Reformulated problems are highly degenerate, slowing column generation.

Branch-and-price often offers minimal relaxation improvements over classical methods.

Structural issues limit the practical effectiveness of branch-and-price for project scheduling.

Abstract

Integer programs for resource-constrained project scheduling problems are notoriously hard to solve due to their weak linear relaxations. Several papers have proposed reformulating project scheduling problems via Dantzig-Wolfe decomposition to strengthen their linear relaxation and decompose large problem instances. The reformulation gives rise to a master problem that has a large number of variables. Therefore, the master problem is solved by a column generation procedure embedded in a branching framework, also known as branch-and-price.
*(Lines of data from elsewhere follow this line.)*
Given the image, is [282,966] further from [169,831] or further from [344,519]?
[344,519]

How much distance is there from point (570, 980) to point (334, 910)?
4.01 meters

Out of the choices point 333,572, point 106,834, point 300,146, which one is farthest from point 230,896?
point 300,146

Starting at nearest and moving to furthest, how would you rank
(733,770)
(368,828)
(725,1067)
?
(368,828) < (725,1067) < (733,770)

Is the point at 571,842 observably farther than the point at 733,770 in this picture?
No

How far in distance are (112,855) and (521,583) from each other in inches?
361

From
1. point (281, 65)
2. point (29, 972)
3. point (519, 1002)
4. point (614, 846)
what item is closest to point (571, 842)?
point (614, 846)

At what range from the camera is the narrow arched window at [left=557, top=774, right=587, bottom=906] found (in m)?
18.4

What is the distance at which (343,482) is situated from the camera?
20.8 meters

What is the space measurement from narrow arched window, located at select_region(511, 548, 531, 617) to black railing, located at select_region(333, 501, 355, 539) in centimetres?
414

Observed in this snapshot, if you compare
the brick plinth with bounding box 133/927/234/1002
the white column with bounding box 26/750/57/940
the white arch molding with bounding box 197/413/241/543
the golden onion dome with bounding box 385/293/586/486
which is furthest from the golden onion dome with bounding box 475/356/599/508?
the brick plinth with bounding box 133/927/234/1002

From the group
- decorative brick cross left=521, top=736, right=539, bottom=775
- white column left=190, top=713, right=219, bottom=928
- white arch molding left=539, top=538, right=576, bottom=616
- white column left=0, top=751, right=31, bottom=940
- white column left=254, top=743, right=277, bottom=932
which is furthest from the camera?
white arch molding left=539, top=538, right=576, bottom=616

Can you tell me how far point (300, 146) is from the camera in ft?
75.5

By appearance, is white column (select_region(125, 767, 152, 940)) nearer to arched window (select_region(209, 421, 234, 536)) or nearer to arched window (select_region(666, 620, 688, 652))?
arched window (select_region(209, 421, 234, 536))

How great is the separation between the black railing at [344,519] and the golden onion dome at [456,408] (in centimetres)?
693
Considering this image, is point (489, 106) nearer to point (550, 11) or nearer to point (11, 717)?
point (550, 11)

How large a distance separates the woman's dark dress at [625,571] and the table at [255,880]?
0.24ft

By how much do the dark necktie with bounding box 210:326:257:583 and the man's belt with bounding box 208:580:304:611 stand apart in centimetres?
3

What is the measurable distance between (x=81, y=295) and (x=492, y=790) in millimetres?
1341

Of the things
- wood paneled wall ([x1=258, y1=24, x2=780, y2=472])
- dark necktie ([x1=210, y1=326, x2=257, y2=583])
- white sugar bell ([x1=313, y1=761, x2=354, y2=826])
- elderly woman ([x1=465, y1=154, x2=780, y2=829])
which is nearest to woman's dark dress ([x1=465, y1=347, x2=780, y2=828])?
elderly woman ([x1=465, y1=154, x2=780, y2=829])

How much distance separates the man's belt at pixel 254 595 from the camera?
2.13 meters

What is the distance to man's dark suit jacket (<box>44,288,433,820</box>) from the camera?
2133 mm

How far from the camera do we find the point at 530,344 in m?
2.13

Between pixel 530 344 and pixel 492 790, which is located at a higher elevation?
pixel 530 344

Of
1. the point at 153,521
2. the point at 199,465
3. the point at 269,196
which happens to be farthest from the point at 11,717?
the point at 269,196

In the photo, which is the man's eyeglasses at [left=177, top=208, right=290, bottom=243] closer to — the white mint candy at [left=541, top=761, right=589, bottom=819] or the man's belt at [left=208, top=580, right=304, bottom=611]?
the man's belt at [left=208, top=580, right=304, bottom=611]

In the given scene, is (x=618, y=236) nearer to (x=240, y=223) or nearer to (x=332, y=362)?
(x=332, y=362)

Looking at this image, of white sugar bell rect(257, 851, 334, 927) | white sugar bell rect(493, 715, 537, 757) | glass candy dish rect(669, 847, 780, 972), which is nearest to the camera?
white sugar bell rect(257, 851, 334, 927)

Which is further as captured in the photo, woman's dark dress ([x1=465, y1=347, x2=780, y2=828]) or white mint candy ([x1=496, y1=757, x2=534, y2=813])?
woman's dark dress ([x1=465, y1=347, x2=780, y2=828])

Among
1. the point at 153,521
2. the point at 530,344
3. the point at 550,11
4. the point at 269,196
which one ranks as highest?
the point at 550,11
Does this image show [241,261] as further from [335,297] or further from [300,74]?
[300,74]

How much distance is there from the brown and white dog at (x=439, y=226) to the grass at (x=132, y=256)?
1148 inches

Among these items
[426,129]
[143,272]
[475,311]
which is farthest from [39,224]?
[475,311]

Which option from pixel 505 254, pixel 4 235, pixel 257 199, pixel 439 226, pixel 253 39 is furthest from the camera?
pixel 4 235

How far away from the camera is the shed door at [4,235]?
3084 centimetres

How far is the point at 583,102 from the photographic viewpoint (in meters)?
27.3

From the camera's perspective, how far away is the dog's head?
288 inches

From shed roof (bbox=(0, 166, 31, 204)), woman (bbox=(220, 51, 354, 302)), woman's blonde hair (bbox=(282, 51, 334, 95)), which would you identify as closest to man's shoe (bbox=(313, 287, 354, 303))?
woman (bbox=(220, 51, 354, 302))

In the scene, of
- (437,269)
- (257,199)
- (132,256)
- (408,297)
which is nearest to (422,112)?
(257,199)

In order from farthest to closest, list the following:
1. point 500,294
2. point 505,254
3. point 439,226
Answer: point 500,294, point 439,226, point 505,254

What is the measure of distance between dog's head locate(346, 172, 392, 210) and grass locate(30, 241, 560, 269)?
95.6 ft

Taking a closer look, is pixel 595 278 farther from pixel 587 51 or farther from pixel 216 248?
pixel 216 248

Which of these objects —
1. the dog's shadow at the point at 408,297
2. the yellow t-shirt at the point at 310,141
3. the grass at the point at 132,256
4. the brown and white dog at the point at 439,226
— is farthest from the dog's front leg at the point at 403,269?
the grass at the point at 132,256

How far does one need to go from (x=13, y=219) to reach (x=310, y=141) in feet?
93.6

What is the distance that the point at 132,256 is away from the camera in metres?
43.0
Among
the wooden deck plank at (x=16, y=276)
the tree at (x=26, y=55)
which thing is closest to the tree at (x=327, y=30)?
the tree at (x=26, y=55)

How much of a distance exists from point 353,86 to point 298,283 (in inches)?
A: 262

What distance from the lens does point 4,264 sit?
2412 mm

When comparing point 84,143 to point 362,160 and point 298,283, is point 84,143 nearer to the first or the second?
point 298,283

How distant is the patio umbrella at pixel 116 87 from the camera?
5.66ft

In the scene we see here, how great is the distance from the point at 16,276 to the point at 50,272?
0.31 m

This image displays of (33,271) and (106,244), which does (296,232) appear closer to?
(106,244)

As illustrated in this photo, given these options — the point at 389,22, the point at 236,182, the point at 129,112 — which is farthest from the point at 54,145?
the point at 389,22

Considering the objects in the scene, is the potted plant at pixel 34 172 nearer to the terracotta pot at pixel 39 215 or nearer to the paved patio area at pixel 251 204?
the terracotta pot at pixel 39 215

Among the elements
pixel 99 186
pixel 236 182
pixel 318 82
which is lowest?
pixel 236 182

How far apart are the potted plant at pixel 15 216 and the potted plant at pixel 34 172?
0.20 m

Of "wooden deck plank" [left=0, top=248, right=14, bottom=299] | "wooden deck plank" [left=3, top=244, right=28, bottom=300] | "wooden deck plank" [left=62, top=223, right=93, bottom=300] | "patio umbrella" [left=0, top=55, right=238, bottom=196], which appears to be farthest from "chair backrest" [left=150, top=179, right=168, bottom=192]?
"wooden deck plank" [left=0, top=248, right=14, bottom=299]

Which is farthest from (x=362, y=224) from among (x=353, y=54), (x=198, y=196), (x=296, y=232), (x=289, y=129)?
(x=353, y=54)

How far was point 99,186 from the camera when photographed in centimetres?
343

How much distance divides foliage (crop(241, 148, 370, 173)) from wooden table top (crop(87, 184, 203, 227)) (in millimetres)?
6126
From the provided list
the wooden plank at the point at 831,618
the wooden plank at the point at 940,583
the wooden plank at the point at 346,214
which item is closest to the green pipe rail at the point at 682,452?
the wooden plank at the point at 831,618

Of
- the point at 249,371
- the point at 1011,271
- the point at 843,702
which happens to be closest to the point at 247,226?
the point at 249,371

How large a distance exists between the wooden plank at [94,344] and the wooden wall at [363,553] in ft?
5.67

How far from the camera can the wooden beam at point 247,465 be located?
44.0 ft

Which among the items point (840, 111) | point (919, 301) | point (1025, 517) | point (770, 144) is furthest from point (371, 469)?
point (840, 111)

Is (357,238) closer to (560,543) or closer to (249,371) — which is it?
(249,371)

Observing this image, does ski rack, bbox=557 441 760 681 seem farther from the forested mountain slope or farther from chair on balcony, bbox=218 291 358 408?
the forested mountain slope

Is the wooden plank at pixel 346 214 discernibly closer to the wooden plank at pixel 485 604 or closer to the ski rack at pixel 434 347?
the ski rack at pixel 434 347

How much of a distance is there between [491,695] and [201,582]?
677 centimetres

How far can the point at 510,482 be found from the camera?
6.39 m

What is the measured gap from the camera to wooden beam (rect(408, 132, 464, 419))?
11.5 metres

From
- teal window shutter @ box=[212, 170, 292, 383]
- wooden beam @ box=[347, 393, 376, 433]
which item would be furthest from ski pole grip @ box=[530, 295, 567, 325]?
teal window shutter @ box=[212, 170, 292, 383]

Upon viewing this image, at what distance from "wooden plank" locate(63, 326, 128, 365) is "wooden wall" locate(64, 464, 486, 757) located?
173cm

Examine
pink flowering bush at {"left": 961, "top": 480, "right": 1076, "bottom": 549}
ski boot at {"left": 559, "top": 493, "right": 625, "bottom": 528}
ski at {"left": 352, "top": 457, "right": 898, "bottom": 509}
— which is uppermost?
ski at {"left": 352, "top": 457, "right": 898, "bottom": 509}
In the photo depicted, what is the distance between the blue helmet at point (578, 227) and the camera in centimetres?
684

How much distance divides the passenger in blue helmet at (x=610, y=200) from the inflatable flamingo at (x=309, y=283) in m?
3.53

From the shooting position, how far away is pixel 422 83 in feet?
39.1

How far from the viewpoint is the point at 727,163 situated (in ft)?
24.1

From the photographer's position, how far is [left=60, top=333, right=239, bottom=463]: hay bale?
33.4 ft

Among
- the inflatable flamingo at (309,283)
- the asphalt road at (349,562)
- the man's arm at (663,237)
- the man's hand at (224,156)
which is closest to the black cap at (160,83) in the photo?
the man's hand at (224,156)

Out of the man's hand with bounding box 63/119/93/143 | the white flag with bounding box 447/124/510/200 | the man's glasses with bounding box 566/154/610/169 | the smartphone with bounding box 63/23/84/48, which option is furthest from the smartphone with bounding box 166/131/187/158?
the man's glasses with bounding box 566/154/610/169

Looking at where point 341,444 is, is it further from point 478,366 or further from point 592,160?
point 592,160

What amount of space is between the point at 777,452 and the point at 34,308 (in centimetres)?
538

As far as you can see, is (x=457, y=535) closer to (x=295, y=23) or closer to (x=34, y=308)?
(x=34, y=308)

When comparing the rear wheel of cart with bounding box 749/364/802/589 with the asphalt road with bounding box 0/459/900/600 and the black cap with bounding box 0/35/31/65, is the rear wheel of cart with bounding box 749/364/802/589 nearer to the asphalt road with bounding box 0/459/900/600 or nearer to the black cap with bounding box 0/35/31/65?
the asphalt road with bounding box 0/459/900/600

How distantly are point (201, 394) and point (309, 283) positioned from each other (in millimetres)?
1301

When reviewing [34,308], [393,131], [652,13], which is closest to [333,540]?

While branch-and-price has been successfully applied to many problem classes, it turns out to be ineffective for most project scheduling problems. This paper identifies drivers of the ineffectiveness by analyzing the structure of the reformulated problem and the strength of different branching schemes. Our analysis shows that the reformulated problem has an unfavorable structure for column generation: It is highly degenerate, slowing down the convergence of column generation, and for many project scheduling problems, it yields the same or only slightly stronger linear relaxations as classical formulations at the expense of large increases in runtime. Our computational experiments complement our theoretical findings.